Along with trying to uncover her own identity and sexuality, Prisha is a sounding board for Bess in her most difficult hours. Below, Bathina opens up about representation in the musical series, Prisha’s ongoing battle with her identity, and working with Bareilles and Nelson on this charming new musical drama.
How did you get involved with this project?
Shalini Bathina: I was auditioning, just like everyone else. It was just the regular pilot season. I think I auditioned in December, and then completely forgot about it, had Christmas, went to India and got married. Then the callback came. This was all through Skype, and then they finally flew me out for the test. It all happened within a week. Then I waited for a really long time. They had a lot of other casting that they had to figure out. I actually didn’t hear back for about two or three months, so I just continued auditioning. This was the project that I really wanted, so I was really hoping to hear something. Then within a few weeks, I was flying out to New York!

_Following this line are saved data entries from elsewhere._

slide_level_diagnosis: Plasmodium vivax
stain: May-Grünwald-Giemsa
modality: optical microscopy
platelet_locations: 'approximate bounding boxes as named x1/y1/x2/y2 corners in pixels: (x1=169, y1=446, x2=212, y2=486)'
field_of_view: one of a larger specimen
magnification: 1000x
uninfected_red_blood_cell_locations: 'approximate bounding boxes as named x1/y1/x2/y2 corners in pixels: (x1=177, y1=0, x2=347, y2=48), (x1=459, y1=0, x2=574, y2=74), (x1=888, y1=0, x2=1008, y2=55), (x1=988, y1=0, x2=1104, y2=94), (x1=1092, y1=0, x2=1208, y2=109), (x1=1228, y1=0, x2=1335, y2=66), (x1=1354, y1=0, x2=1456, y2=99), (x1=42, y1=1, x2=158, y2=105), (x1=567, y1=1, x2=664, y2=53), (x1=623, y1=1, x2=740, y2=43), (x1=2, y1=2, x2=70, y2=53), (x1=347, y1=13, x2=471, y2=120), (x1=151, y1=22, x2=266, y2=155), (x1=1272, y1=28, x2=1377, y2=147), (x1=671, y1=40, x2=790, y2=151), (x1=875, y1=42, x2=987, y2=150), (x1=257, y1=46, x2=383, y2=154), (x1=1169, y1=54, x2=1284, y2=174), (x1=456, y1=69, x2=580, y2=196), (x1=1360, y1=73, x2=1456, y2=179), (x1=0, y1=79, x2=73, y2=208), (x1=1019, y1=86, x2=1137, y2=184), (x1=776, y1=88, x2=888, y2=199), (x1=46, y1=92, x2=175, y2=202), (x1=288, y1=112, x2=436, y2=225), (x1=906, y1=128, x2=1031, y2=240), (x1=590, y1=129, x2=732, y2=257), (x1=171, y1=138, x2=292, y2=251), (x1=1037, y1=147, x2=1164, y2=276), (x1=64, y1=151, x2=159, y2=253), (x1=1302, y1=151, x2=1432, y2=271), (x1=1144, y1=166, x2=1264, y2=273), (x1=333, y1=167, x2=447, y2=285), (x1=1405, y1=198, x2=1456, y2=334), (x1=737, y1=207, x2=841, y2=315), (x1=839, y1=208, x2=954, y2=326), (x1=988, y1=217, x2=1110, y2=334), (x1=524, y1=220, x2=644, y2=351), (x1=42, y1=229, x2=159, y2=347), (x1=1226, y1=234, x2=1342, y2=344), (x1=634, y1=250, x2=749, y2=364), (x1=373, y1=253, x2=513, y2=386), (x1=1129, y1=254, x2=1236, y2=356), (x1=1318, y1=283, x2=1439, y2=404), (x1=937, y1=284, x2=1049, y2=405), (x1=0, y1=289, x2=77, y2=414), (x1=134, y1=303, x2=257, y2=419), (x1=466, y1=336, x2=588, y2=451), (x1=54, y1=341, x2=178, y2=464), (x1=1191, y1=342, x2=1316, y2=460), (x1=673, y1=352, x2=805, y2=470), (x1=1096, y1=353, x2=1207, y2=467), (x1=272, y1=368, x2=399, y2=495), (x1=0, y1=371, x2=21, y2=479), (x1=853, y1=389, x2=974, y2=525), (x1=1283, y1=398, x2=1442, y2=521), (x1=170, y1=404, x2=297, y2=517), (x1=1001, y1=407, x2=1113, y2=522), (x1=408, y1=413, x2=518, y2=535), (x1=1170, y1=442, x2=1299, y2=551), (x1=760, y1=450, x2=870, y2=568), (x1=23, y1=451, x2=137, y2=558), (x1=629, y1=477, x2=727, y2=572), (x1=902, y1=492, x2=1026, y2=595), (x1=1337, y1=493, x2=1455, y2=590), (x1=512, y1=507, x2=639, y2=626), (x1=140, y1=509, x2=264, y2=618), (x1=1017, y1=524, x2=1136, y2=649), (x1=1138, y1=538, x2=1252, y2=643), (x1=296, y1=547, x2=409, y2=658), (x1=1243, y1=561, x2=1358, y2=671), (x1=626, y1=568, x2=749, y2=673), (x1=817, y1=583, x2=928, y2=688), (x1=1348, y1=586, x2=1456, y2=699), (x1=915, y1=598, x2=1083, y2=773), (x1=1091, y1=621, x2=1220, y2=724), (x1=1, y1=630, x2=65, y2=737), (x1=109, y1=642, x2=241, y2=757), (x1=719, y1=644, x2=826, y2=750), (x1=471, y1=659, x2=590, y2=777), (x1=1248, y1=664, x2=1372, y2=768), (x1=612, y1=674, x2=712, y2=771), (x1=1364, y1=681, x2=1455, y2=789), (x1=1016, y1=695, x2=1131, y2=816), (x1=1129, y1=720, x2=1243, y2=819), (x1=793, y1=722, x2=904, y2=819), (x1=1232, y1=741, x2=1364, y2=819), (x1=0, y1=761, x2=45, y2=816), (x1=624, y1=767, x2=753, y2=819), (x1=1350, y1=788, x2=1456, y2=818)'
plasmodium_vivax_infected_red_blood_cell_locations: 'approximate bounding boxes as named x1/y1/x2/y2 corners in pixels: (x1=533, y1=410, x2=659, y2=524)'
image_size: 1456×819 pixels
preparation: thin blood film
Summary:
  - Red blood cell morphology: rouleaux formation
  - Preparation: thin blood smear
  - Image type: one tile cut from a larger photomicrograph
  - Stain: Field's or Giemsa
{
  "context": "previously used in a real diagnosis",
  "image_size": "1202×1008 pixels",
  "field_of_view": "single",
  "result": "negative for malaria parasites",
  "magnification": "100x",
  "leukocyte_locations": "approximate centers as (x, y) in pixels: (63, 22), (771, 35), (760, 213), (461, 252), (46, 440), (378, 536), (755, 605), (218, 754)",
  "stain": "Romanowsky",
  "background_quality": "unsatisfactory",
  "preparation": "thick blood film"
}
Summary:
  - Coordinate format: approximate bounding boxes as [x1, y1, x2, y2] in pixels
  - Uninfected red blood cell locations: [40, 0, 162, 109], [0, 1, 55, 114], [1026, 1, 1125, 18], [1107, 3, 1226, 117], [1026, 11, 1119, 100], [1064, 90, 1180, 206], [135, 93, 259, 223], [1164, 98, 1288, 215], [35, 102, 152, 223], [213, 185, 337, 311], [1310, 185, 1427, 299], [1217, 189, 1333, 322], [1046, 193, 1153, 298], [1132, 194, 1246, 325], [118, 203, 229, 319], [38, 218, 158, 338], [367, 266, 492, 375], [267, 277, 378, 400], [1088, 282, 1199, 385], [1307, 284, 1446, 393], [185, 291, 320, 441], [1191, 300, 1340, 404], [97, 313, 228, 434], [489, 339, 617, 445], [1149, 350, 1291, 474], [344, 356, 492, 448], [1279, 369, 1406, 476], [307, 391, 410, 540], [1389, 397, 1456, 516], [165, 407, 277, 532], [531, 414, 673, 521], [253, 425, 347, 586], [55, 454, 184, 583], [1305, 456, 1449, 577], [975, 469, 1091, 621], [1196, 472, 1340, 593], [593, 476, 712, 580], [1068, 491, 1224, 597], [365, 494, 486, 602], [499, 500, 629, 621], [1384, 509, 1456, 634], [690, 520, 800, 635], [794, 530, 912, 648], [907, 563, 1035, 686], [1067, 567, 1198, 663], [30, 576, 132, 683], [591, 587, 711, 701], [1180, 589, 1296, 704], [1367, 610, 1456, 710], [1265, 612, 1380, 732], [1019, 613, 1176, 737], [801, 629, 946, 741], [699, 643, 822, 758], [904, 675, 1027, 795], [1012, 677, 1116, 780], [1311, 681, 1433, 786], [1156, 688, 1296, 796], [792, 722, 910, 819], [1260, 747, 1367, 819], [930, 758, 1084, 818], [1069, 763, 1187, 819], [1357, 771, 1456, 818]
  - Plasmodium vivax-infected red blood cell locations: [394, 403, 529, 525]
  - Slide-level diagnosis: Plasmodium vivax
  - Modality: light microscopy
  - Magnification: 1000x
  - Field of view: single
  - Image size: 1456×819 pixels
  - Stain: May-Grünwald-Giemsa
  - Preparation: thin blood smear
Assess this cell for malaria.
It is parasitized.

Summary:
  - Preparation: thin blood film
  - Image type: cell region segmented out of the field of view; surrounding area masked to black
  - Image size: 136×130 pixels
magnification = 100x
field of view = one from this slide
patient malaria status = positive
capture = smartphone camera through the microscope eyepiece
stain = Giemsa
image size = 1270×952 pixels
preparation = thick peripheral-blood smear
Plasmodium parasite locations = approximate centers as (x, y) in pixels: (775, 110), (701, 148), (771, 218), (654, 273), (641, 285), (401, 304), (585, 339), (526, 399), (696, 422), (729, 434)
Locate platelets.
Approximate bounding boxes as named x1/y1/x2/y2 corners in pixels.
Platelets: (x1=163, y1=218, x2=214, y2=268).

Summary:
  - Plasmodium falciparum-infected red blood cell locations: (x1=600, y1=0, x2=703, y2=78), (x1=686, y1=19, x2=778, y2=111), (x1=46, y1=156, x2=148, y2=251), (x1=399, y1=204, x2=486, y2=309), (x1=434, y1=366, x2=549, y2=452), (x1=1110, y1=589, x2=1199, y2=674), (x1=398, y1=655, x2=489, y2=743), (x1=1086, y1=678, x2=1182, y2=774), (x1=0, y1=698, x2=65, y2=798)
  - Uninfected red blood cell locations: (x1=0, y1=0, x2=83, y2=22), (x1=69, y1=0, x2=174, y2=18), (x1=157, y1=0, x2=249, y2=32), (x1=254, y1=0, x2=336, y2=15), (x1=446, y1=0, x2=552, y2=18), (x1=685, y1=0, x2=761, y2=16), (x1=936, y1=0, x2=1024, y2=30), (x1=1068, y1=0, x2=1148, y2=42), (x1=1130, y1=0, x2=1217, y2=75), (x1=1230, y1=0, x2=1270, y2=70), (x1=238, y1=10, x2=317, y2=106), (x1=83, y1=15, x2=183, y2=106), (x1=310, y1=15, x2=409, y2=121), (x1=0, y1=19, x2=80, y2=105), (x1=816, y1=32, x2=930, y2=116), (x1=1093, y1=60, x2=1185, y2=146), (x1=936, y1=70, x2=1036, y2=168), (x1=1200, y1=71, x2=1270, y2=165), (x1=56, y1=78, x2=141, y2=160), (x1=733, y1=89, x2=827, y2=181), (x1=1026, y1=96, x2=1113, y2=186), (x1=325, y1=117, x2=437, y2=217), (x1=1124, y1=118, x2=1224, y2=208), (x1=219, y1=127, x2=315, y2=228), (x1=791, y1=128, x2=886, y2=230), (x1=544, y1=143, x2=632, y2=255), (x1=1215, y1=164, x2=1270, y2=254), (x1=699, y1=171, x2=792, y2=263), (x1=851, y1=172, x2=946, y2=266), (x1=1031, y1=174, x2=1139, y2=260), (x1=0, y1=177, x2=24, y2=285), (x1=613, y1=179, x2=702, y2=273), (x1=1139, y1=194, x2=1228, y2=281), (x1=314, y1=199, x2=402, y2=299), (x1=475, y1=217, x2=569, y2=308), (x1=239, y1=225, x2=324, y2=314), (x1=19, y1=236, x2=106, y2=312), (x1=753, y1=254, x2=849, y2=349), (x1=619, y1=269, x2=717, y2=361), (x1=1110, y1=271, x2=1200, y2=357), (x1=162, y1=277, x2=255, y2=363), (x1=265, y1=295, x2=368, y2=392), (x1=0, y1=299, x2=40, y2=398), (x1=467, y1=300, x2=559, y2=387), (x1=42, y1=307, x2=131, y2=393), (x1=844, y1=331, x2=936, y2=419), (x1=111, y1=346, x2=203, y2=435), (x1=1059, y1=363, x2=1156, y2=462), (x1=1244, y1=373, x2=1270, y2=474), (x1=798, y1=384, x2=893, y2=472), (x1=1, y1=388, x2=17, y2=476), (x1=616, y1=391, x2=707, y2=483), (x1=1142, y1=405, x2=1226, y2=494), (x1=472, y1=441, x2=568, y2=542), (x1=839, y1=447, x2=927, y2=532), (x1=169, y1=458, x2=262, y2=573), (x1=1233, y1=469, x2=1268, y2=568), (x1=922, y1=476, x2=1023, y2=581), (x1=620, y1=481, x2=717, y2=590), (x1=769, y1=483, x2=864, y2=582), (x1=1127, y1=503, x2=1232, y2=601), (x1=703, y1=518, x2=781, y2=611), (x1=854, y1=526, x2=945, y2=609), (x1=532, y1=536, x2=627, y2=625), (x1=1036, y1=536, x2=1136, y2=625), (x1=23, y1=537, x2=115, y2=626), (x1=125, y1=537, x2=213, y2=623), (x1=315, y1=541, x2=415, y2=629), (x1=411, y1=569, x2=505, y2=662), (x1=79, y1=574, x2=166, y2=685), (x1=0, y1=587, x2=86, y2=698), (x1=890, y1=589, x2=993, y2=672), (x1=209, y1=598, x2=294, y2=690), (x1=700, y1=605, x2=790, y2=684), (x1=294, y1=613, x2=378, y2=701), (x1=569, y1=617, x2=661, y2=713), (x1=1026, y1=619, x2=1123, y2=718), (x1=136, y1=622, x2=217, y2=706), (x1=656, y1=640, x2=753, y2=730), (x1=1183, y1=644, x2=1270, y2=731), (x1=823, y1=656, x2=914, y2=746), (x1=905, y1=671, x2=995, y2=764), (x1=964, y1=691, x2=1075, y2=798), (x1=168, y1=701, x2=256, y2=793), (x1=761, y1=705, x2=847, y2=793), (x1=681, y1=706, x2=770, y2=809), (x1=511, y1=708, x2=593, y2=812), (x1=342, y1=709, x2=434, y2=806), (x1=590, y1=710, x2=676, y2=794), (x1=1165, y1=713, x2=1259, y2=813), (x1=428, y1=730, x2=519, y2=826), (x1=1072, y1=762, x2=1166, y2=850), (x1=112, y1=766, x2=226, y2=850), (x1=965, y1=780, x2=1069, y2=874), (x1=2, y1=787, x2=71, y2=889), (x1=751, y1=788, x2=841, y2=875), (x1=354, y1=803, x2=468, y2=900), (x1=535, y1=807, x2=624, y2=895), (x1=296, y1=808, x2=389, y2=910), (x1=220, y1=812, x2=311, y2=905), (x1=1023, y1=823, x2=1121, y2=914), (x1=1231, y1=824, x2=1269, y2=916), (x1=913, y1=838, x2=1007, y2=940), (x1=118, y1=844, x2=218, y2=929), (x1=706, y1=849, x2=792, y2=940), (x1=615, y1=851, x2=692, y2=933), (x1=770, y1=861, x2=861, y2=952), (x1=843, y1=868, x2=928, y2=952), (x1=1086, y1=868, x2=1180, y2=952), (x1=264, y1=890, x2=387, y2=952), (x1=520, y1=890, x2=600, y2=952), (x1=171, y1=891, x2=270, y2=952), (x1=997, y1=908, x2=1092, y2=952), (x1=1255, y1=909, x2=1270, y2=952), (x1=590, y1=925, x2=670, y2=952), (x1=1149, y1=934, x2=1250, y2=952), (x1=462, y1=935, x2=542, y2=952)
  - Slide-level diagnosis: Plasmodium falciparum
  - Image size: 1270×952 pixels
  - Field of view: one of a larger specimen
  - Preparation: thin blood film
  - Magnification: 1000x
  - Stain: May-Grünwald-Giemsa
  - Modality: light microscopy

You’re Indian American and telling a very unique Indian American story. Was there any pressure approaching the role in knowing that?
It’s important to see these type of characters onscreen, and it’s rare to see them. People are realizing, “Oh yeah, we should give people opportunities,” and it’s working, but there is still a long way to go, I think. We haven’t even scratched the surface. This is one of the first few fleshed-out characters written for the South Asian LGBTQ [community] specifically. To normalize that narrative for South Asian and South Asian LGBTQ [people] is so important. So I hope that this just provides more opportunities for more stories like this to be told.
There was a pressure, but I knew the responsibility of it, and I knew that I had to lean on people to be able to make sure that I was doing everything in my power to tell Prisha’s story. The pressure comes from representation right now, it’s not the norm, but it’s the exception. That was part of the pressure, is the expectation of any community is that these stories reflect all stories, but it’s impossible to have one character represent an entire community or experience.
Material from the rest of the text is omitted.